Adding it to custom tests and running the test suit works for me. Could you please provide a minimal test suite so I can fix it? Thanks

pokoli commented 1 year ago

Wow - this is a bit alarming. We must always have confidence that the data integrity is preserved with this tool as it always has been - how soon can a fix be implemented?

@tfrancois Did you ever considered contributing to the maintenance of the library?
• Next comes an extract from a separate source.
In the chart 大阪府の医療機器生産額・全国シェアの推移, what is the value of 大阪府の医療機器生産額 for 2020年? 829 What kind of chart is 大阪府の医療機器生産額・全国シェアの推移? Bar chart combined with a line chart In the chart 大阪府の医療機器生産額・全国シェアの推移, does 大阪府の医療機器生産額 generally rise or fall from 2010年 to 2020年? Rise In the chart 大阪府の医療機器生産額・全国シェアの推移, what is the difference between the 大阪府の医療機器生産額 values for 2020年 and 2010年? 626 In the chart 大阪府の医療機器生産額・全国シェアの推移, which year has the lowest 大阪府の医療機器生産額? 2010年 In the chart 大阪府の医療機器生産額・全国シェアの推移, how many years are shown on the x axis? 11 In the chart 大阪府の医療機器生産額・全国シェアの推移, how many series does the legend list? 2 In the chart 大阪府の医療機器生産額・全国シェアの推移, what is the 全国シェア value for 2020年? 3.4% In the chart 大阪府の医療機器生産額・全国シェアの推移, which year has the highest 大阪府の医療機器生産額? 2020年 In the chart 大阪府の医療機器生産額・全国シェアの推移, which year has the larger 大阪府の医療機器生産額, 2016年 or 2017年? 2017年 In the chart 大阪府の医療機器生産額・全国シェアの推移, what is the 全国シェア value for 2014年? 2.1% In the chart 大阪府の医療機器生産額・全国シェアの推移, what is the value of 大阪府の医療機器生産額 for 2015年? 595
If no, please do not complain.

obsius commented 1 year ago

@pokoli I included a working example of this issue above, but here is another example using a string input instead of a read stream:

source

const Papa = require('papaparse');

let source = 'h0,h1\nabcd,abcd\nabcd,abcd\nabcd,abcd\nabcd,abcd';
let output = [];

Papa.parse(source, {
    header: true,
    chunkSize: 16,
    chunk: (result) => {
        output.push(...result.data);
    }
});

console.log(source);
console.log('----------');
console.log(Papa.unparse(output));

output

h0,h1
abcd,abcd
abcd,abcd
abcd,abcd
abcd,abcd
----------
h0,h1
abcd,abcd
abcd,abcd_1
cd,abcd
abcd,abcd

You can read above in my comments for a more detailed explanation, but the principle cause of this bug is duplicate column data in a row.
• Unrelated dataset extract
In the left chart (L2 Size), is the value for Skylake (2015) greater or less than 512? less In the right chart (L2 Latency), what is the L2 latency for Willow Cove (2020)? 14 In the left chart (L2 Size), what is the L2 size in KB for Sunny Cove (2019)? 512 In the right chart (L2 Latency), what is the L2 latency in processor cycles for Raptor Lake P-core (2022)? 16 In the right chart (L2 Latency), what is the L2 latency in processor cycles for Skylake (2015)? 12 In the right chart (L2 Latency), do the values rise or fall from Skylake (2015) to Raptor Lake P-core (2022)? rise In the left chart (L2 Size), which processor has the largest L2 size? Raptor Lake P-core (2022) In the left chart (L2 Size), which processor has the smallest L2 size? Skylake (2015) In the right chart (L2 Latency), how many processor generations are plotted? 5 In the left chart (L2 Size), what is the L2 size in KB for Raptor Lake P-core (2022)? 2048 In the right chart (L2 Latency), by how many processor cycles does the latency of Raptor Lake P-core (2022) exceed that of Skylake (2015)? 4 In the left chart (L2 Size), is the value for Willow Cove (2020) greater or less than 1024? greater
speqtr commented 1 year ago

@pokoli another way to reproduce this bug is to use normal.csv file from papaparse demo as an input and set a step function like this:

let source = input.files[0] // set normal.csv using <input type="file" />

Papa.parse(source, {
    header: true,
    step: (results, parser) => { console.log(results.data) }
});

With 5.3.0 it will work perfectly fine, while with 5.4.0 it will append _1, _2, _3,... to duplicate values in every row (not just headers).
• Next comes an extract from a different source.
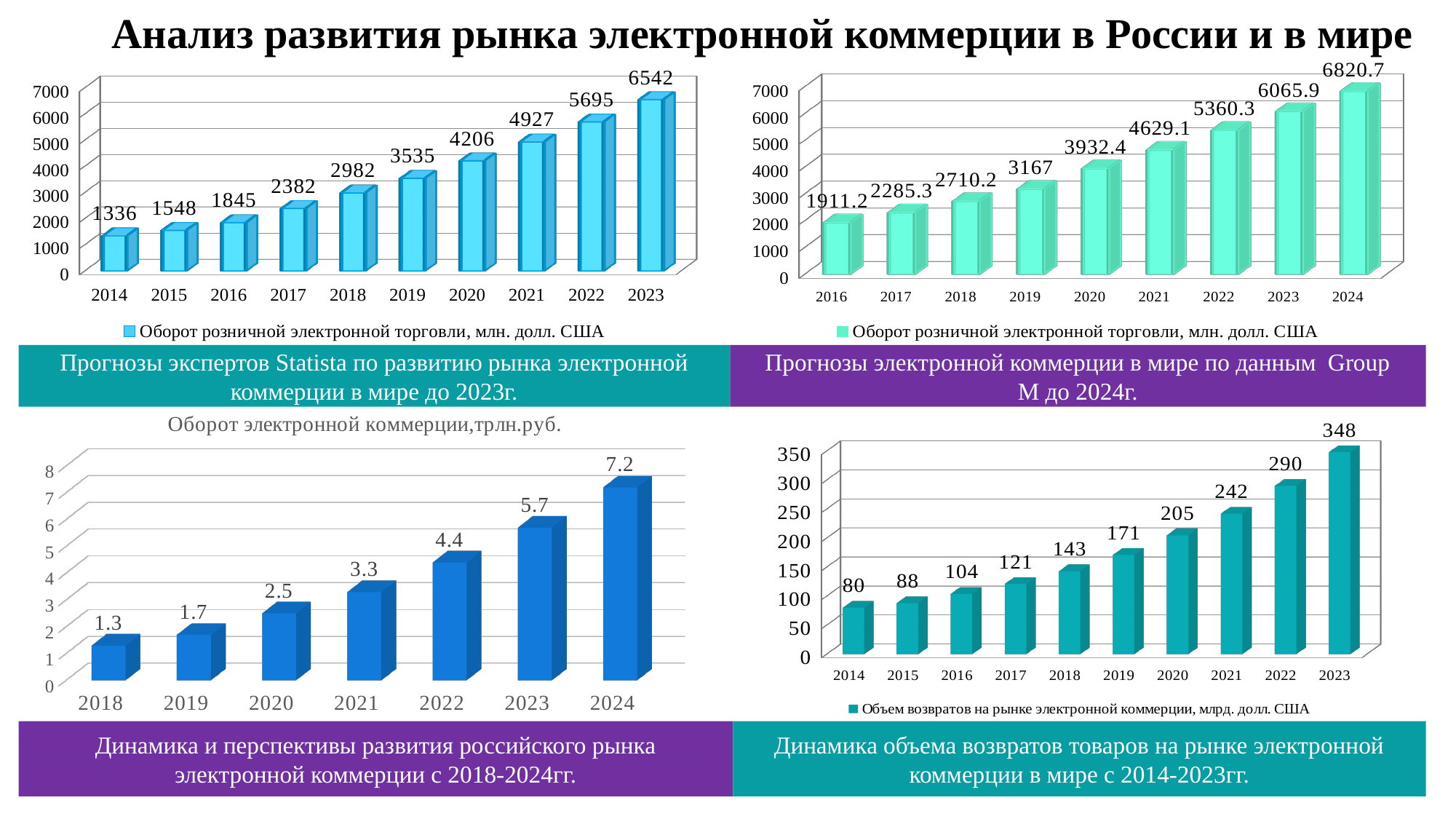
In the top-right chart (Group M forecast), what is the value for 2020? 3932.4 In the bottom-left chart (Оборот электронной коммерции, трлн.руб.), what is the value for 2022? 4.4 In the bottom-right chart (returns volume), which is larger, the value for 2019 or the value for 2020? 2020 In the top-left chart (Statista forecast), which year has the highest value? 2023 What type of chart is the bottom-right chart (returns volume)? bar chart In the bottom-right chart (returns volume), what is the value for 2017? 121 In the bottom-left chart (Оборот электронной коммерции, трлн.руб.), what is the difference between the values for 2024 and 2023? 1.5 In the top-right chart (Group M forecast), which year has the lowest value? 2016 In the bottom-left chart (Оборот электронной коммерции, трлн.руб.), do the values rise or fall from 2018 to 2024? rise In the top-right chart (Group M forecast), how many years are shown on the x axis? 9 In the top-left chart (Statista forecast), what is the difference between the values for 2023 and 2022? 847 In the top-left chart (Statista forecast), what is the value for 2019? 3535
@pokoli also your test data in comment above is completely incorrect for this case, it should be 'h0,h1\na,a\nb,b\nc,c' with expected values being [{h0: 'a', h1: 'a'}, {h0: 'b', h1: 'b'}, {h0: 'c', h1: 'c'}], while actual values in 5.4.0 will be [{h0: 'a', h1: 'a_1'}, {h0: 'b', h1: 'b_1'}, {h0: 'c', h1: 'c_1'}] which is not what user would expect to get.

speqtr commented 1 year ago

So... it looks like this issue should be reopened 😉

pokoli commented 1 year ago

@speqtr thanks to your valuable input I managed to reproduce the issue and I uploaded a fix.

Can somebody test on master branch with a named file to ensure everything works so I can publish a new release containing the fix? Thanks in advance

obsius commented 1 year ago

@pokoli That fix will not work for the other effect of this bug (see my second comment in this issue). By appending to the input string (in the case of duplicate headers), the partial chunk string index becomes misaligned:

source

const Papa = require('papaparse');

let source = 'h0,h1,h1\nabcd,abcd,abcd';
let output = [];

Papa.parse(source, {
    header: true,
    chunkSize: 8,
    chunk: (result) => {
        output.push(...result.data);
    }
});

console.log(source);
console.log('----------');
console.log(Papa.unparse(output));

output

h0,h1,h1
abcd,abcd,abcd
----------
h0,h1,h1_1
cd,abcd,abcd

Notice the first two characters of the line after the header have been lost.

pokoli commented 1 year ago

@pokoli please provide a working example. Otherwise I can not reporduce nor fix it. Thanks

obsius commented 1 year ago

@pokoli A full working example of this issue is in my previous comment, and an explanation of why this is occurring (with relevant source) is at the top of this thread.